__QUÉ SE PIDE__. Extrae del artículo sobre los Consejos Sociales el fragmento literal que empieza con "En ese contexto, sorprenden" y continúa hasta "el marco universitario.".

__ARTÍCULO__.
Universidad: autonomía no es impunidad

Francisco Pomares
Los Consejos Sociales fueron creados por la Ley de Reforma Universitaria de 1983 como órganos de participación de la sociedad en la universidad pública. Desde entonces, han sido ratificados y fortalecidos por todas las leyes universitarias, incluida la reciente LOSU. Su existencia no es un capricho: son parte esencial del sistema de gobernanza, encargados de velar por el buen uso de los recursos públicos, fomentar la conexión entre la universidad y su entorno, y asegurar que el interés general esté presente en las grandes decisiones institucionales. A diferencia de los claustros y los consejos de gobierno, compuestos mayoritariamente por miembros de la comunidad universitaria, los Consejos Sociales integran a representantes de la sociedad civil, del mundo económico, laboral y cultural. Esa es su razón de ser: aportar una mirada externa, crítica y constructiva, que complementa –no sustituye– la autonomía académica. Esa autonomía, recogida en la Constitución, es una garantía para la libertad de cátedra, la investigación y la docencia, no un blindaje frente al control público. No exime de rendición de cuentas, ni convierte a la universidad en un ente impermeable al interés colectivo. Por eso, los Consejos Sociales tienen funciones legalmente reconocidas que van mucho más allá de la cortesía: aprueban presupuestos, supervisan la gestión y, en algunos casos, emiten informes preceptivos y vinculantes.
En ese contexto, sorprenden las declaraciones del rector de la Universidad de La Laguna, en las que critica el anteproyecto de ley canaria sobre los Consejos Sociales. No por el fondo –que puede y debe discutirse–, sino por la ligereza con que se invoca un concepto tan serio como la autonomía universitaria. Porque autonomía no es soberanía absoluta. No es una patente de corso frente al interés general. Por eso mismo, la Constitución (artículo 27.10) garantiza la autonomía universitaria, pero también la sujeta a ley: a la ley estatal y a las leyes autonómicas que desarrollan el marco universitario.

__MATERIAL PROPORCIONADO__.
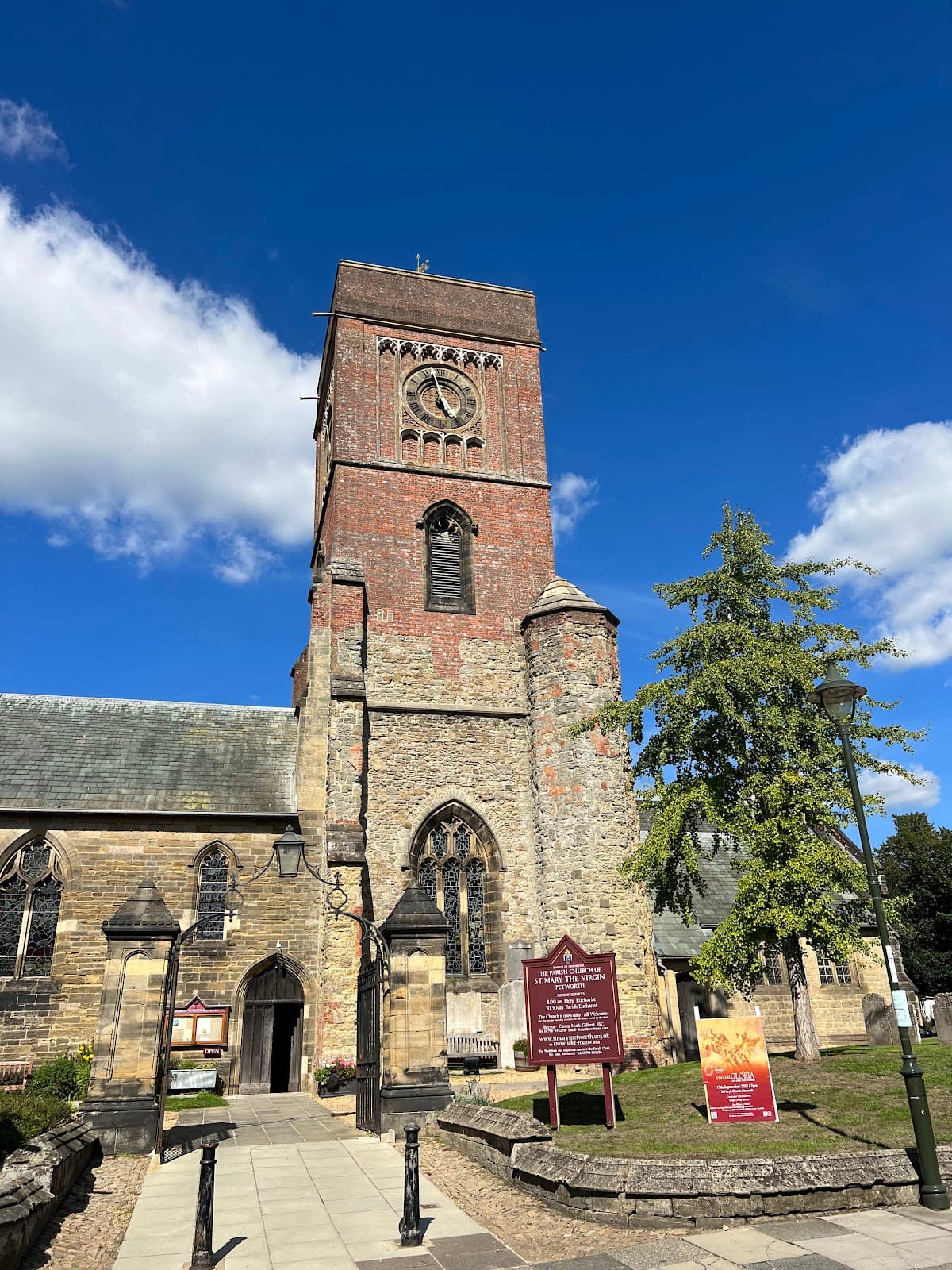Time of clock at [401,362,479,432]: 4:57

--

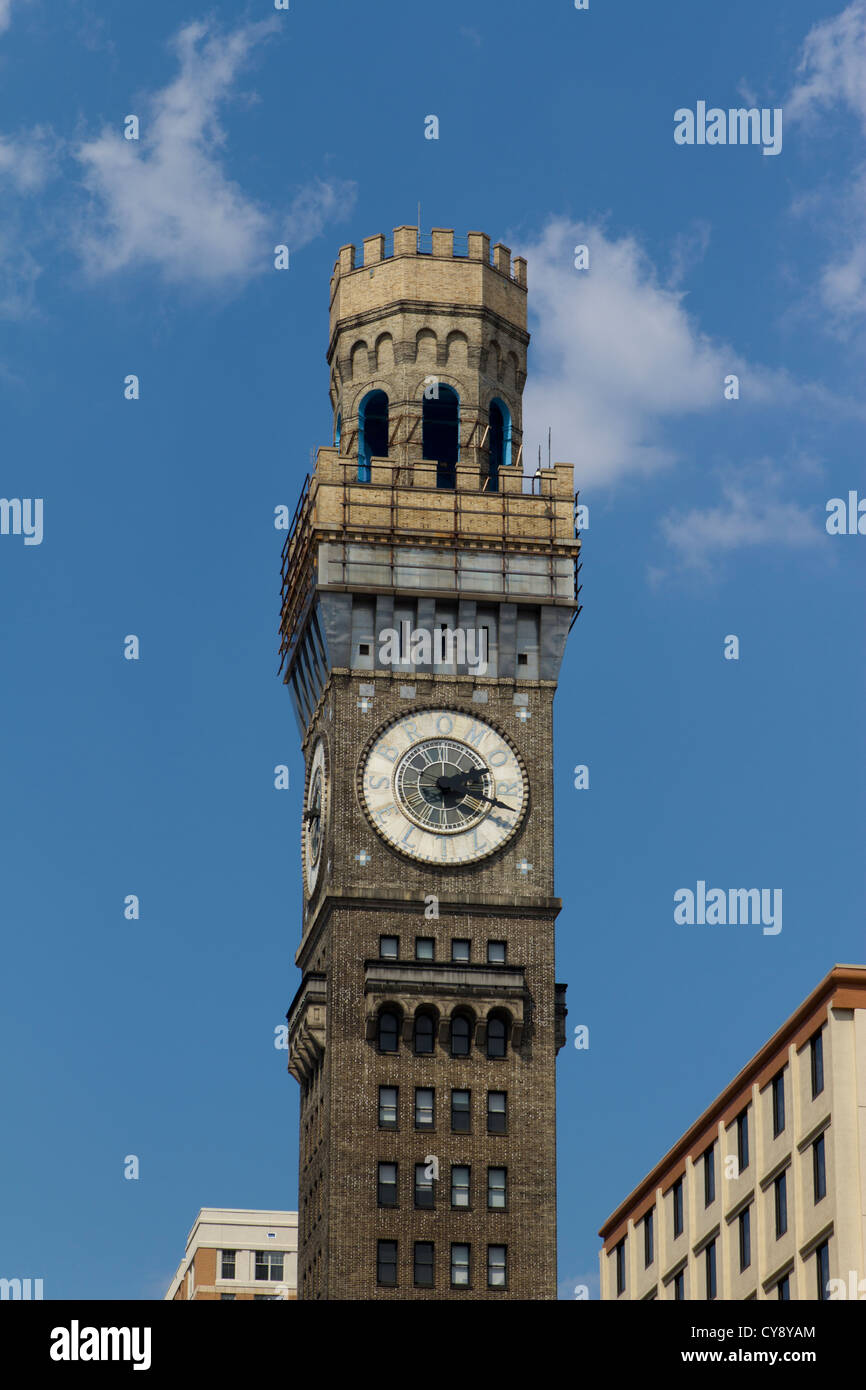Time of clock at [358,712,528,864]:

__RESULTADO DEL EJERCICIO__.
En ese contexto, sorprenden las declaraciones del rector de la Universidad de La Laguna, en las que critica el anteproyecto de ley canaria sobre los Consejos Sociales. No por el fondo –que puede y debe discutirse–, sino por la ligereza con que se invoca un concepto tan serio como la autonomía universitaria. Porque autonomía no es soberanía absoluta. No es una patente de corso frente al interés general. Por eso mismo, la Constitución (artículo 27.10) garantiza la autonomía universitaria, pero también la sujeta a ley: a la ley estatal y a las leyes autonómicas que desarrollan el marco universitario.